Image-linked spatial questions
--- begin ---

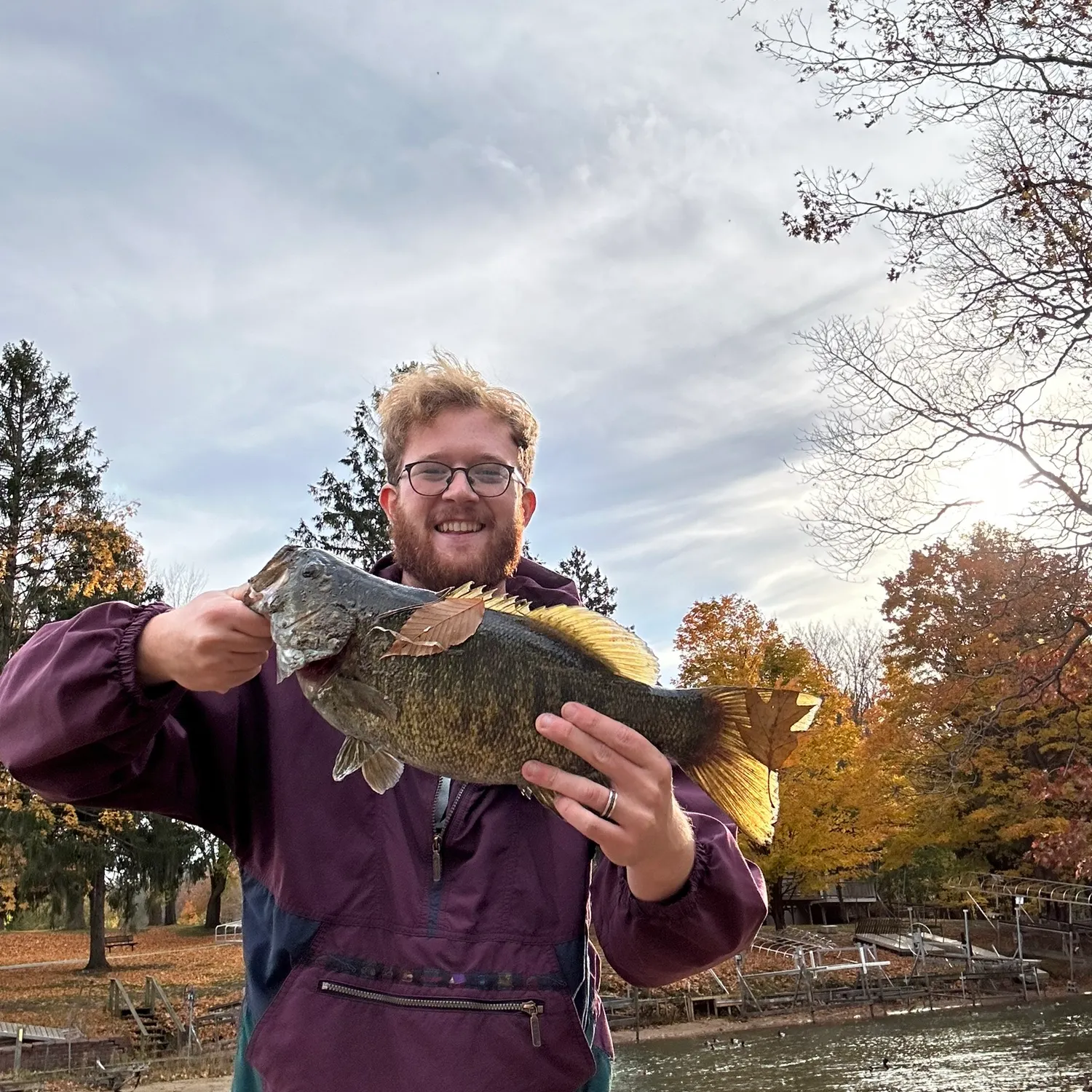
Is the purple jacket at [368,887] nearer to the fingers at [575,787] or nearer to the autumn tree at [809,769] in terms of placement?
the fingers at [575,787]

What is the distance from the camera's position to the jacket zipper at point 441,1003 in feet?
9.38

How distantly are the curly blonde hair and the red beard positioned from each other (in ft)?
0.80

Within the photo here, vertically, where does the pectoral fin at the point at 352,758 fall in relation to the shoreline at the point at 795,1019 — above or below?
above

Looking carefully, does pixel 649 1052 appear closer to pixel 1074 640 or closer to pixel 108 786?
pixel 1074 640

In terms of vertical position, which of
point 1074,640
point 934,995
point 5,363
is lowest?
point 934,995

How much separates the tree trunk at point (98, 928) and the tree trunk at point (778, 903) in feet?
73.1

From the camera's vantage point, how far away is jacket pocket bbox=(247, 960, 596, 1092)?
9.14 ft

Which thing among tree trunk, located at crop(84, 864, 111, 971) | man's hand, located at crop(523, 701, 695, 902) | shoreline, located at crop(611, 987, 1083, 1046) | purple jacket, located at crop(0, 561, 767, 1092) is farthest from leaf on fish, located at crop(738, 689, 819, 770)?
tree trunk, located at crop(84, 864, 111, 971)

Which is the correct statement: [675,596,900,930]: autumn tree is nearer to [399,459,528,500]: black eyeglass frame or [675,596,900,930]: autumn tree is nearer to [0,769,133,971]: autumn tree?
[0,769,133,971]: autumn tree

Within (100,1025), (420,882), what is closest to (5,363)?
(100,1025)

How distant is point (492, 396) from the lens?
143 inches

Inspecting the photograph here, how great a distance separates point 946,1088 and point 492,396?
57.3 ft

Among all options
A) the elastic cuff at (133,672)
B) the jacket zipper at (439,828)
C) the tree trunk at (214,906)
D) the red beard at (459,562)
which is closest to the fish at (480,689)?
the elastic cuff at (133,672)

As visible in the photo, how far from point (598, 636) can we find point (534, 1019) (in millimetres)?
1172
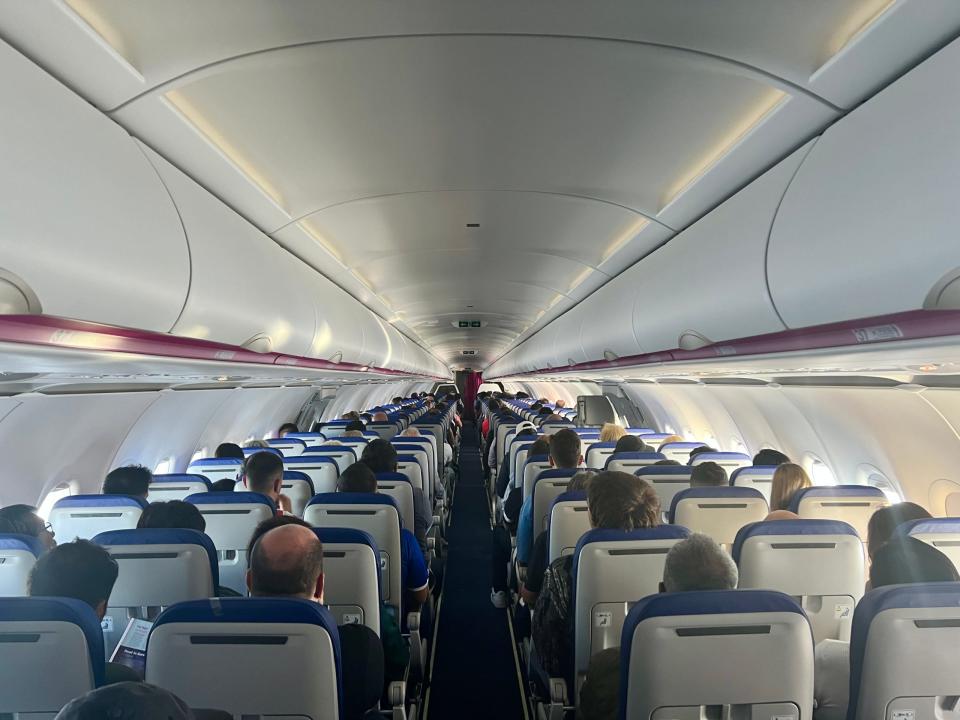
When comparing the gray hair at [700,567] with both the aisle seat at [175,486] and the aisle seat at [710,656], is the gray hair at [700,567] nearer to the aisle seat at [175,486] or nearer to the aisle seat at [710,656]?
the aisle seat at [710,656]

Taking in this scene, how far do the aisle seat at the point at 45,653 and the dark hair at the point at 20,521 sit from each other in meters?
2.77

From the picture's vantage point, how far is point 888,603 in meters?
2.27

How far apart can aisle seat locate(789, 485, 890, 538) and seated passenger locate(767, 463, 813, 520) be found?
23.4 inches

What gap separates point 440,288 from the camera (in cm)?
1020

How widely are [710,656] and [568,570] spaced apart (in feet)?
5.23

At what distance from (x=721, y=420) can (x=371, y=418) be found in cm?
907

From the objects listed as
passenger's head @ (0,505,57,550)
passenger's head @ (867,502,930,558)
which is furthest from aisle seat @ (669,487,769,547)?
passenger's head @ (0,505,57,550)

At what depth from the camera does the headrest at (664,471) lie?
19.6 feet

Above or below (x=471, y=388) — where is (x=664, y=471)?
below

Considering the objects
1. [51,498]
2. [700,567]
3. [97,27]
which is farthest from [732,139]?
[51,498]

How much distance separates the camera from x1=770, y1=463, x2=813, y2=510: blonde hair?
5.43m

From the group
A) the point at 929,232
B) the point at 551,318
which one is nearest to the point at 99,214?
the point at 929,232

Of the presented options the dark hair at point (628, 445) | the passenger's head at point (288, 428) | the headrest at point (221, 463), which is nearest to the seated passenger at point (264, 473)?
the headrest at point (221, 463)

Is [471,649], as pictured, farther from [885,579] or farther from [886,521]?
[885,579]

--- end ---

- [EXERCISE REQUIREMENTS]
Print every row above word for word, omitting the pictures.

- [SOLUTION BELOW]
Is the purple jacket at [368,887] nearer to the fingers at [575,787] or nearer to the autumn tree at [809,769] in terms of placement?
the fingers at [575,787]

What is the distance from the camera's position to the jacket zipper at point 441,1003 in feet?
9.38

How distantly are the curly blonde hair and the red beard positioned from each other (in ft)?
0.80

Within the photo here, vertically, where does the pectoral fin at the point at 352,758 fall in relation to the shoreline at the point at 795,1019 — above or below?
above

Looking carefully, does pixel 649 1052 appear closer to pixel 1074 640 or closer to pixel 108 786?
pixel 1074 640

In terms of vertical position, which of
point 1074,640
point 934,995
point 5,363
is lowest?
point 934,995

How much separates the tree trunk at point (98, 928) and the tree trunk at point (778, 903) in feet?
73.1

From the camera's vantage point, how far away is jacket pocket bbox=(247, 960, 596, 1092)?
9.14 ft

Which thing among tree trunk, located at crop(84, 864, 111, 971) | man's hand, located at crop(523, 701, 695, 902) | shoreline, located at crop(611, 987, 1083, 1046) | purple jacket, located at crop(0, 561, 767, 1092) is farthest from leaf on fish, located at crop(738, 689, 819, 770)?
tree trunk, located at crop(84, 864, 111, 971)

Which is the correct statement: [675,596,900,930]: autumn tree is nearer to [399,459,528,500]: black eyeglass frame or [675,596,900,930]: autumn tree is nearer to [0,769,133,971]: autumn tree?
[0,769,133,971]: autumn tree

Within (100,1025), (420,882), what is closest to (5,363)?
(100,1025)

How distant is point (492, 396) from the lens?
143 inches

Inspecting the photograph here, how great a distance separates point 946,1088 and point 492,396?
57.3 ft

Among all options
A) the elastic cuff at (133,672)
B) the jacket zipper at (439,828)
C) the tree trunk at (214,906)
D) the red beard at (459,562)
which is closest to the fish at (480,689)?
the elastic cuff at (133,672)

As visible in the photo, how far from point (598, 636) can we find point (534, 1019) (in millimetres)?
1172
When comparing the gray hair at [700,567] with both the aisle seat at [175,486] and the aisle seat at [710,656], is the gray hair at [700,567] nearer to the aisle seat at [175,486] or nearer to the aisle seat at [710,656]?
the aisle seat at [710,656]

Taking in this scene, how far do the aisle seat at the point at 45,653 and the dark hair at the point at 20,521 sit from each other in meters?
2.77

From the picture's vantage point, how far is point 888,603 in meters?
2.27

How far apart can aisle seat locate(789, 485, 890, 538) and seated passenger locate(767, 463, 813, 520) be found?
23.4 inches

What gap separates point 440,288 from the camera (in cm)?
1020

How widely are [710,656] and [568,570] spaced apart (in feet)?
5.23

At what distance from (x=721, y=420) can (x=371, y=418) be found in cm?
907

From the objects listed as
passenger's head @ (0,505,57,550)
passenger's head @ (867,502,930,558)
which is furthest from aisle seat @ (669,487,769,547)?
passenger's head @ (0,505,57,550)

At what depth from the camera does the headrest at (664,471) lie?
19.6 feet

Above or below (x=471, y=388) — where is (x=664, y=471)?
below

Considering the objects
1. [51,498]
2. [700,567]
3. [97,27]
which is farthest from [732,139]?
[51,498]

How much distance separates the camera from x1=770, y1=463, x2=813, y2=510: blonde hair?
5.43m

From the group
A) the point at 929,232
B) the point at 551,318
which one is nearest to the point at 99,214?
the point at 929,232

Of the presented options the dark hair at point (628, 445) | the passenger's head at point (288, 428) | the headrest at point (221, 463), which is nearest to the seated passenger at point (264, 473)?
the headrest at point (221, 463)

Is [471,649], as pictured, farther from [885,579] or farther from [886,521]?
[885,579]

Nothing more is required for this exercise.